SPONSORS: Representatives Wynne, Wang, Belcher, Brumsickle, Fraser, P. Johnson, G. Cole, Ballard, Rayburn, Horn, O'Brien, D. Sommers, Rust, Miller, Morton, Morris, Mitchell, Ferguson, Wood, Riley, Wilson, Basich, Forner, Hargrove, Silver, Heavey, Chandler, Broback, Moyer, Schmidt, Carlson, Vance, Van Luven, Zellinsky, Hine, Tate, Dellwo, Betrozoff, Haugen, Paris, Winsley, Lisk, Bowman, Orr, May, Brough, J. Kohl, Kremen, Ludwig, Roland, Pruitt, Spanel, Casada and Rasmussen
HOUSE COMMITTEE ON REVENUE
SENATE COMMITTEE ON WAYS & MEANS
Majority Report: Do pass.
Signed by Senators McDonald, Chairman; Craswell, Vice Chairman; Amondson, Bailey, Bauer, Bluechel, Cantu, Gaspard, Hayner, M. Kreidler, Metcalf, Murray, Newhouse, Saling, L. Smith, Talmadge, Williams, and Wojahn.
Staff: Terry Wilson (786‑7715)
Hearing Dates: February 24, 1992; February 25, 1992
BACKGROUND:
Senior citizens at least 61 years old and persons who are retired from regular employment because of physical disability are eligible for tax relief on their personal residences. If the person's disposable household income is $30,000 or less, the person is entitled to defer any property taxes and special benefit assessments imposed on the property. If the person's disposable household income is $26,000 or less, the person is also entitled to a partial property tax exemption.

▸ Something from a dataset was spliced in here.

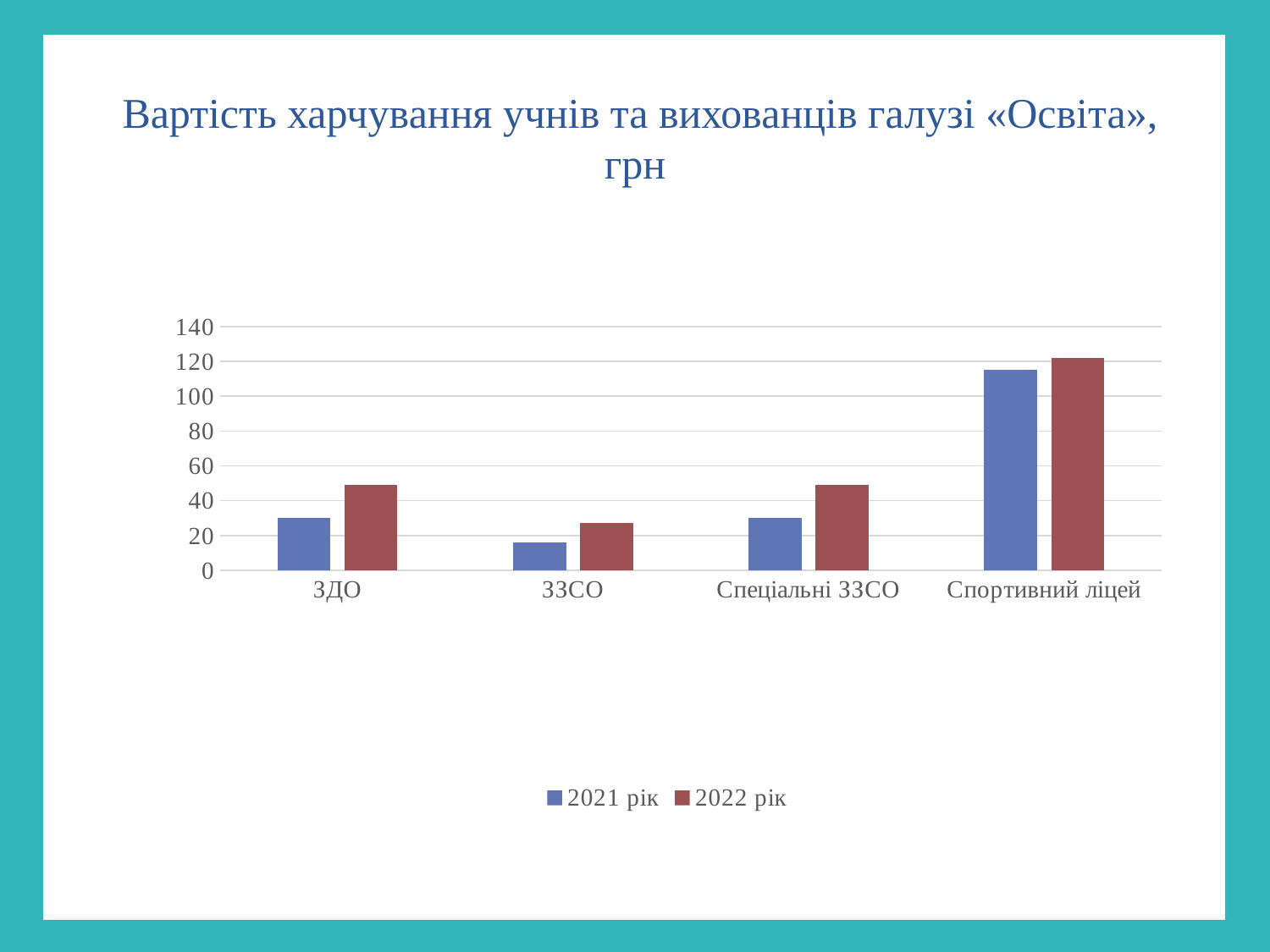
Is the 2021 рік value for ЗЗСО greater or less than 20? less Which category has the highest value for the 2021 рік series? Спортивний ліцей For ЗЗСО, which series has the larger value, 2021 рік or 2022 рік? 2022 рік Which category has the lowest value for the 2022 рік series? ЗЗСО What kind of chart is shown on the slide? bar chart Which category has the highest value for the 2022 рік series? Спортивний ліцей What is the title of the chart on the slide? Вартість харчування учнів та вихованців галузі «Освіта», грн How many series does the legend list? 2 Is the 2021 рік value for Спортивний ліцей greater or less than 100? greater Which category has the lowest value for the 2021 рік series? ЗЗСО For ЗДО, which series has the larger value, 2021 рік or 2022 рік? 2022 рік How many categories are shown on the x axis of the chart? 4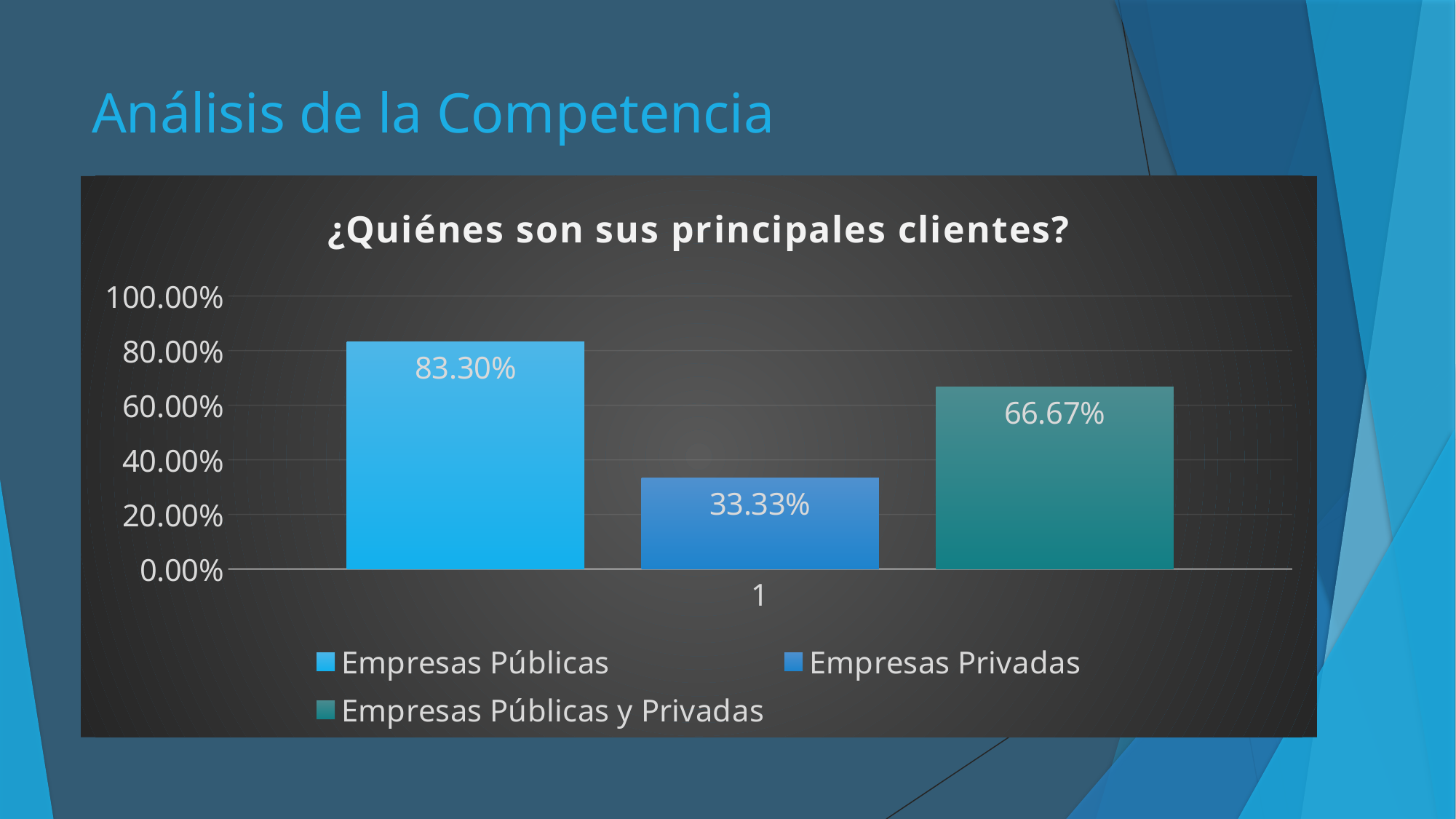
Which series has the highest value? Empresas Públicas Which is larger, the value for Empresas Privadas or the value for Empresas Públicas y Privadas? Empresas Públicas y Privadas What is the title of the chart? ¿Quiénes son sus principales clientes? What is the difference between the values for Empresas Públicas and Empresas Privadas? 49.97% What is the difference between the values for Empresas Públicas and Empresas Públicas y Privadas? 16.63% What is the value for Empresas Privadas? 33.33% How many series does the legend list? 3 What kind of chart is shown on the slide? bar chart What is the value for Empresas Públicas? 83.30% Is the value for Empresas Privadas greater or less than 40.00%? less Which series has the lowest value? Empresas Privadas What is the value for Empresas Públicas y Privadas? 66.67%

Disposable income is the sum of federally defined adjusted gross income and the following, if not already included: capital gains, deductions for loss, depreciation, pensions and annuities, military pay and benefits, veterans benefits, social security benefits, dividends, and interest income. The income of a spouse and cotenants with an ownership interest in the residence is included in disposable income.
If a person was retired for less than the entire year, but for at least two months, then an annual disposable income is calculated only from the retirement income.
SUMMARY:
The calculation of retirement income is changed for persons whose retirement income is reduced when their spouse dies. If the income is reduced for at least two months, then an annual disposable income is calculated only from the retirement income after the death of the spouse.
Appropriation: none
Revenue: none
Fiscal Note: available
TESTIMONY FOR:
This bill responds to the needs of our constituents and corrects a problem the Department of Revenue has recognized.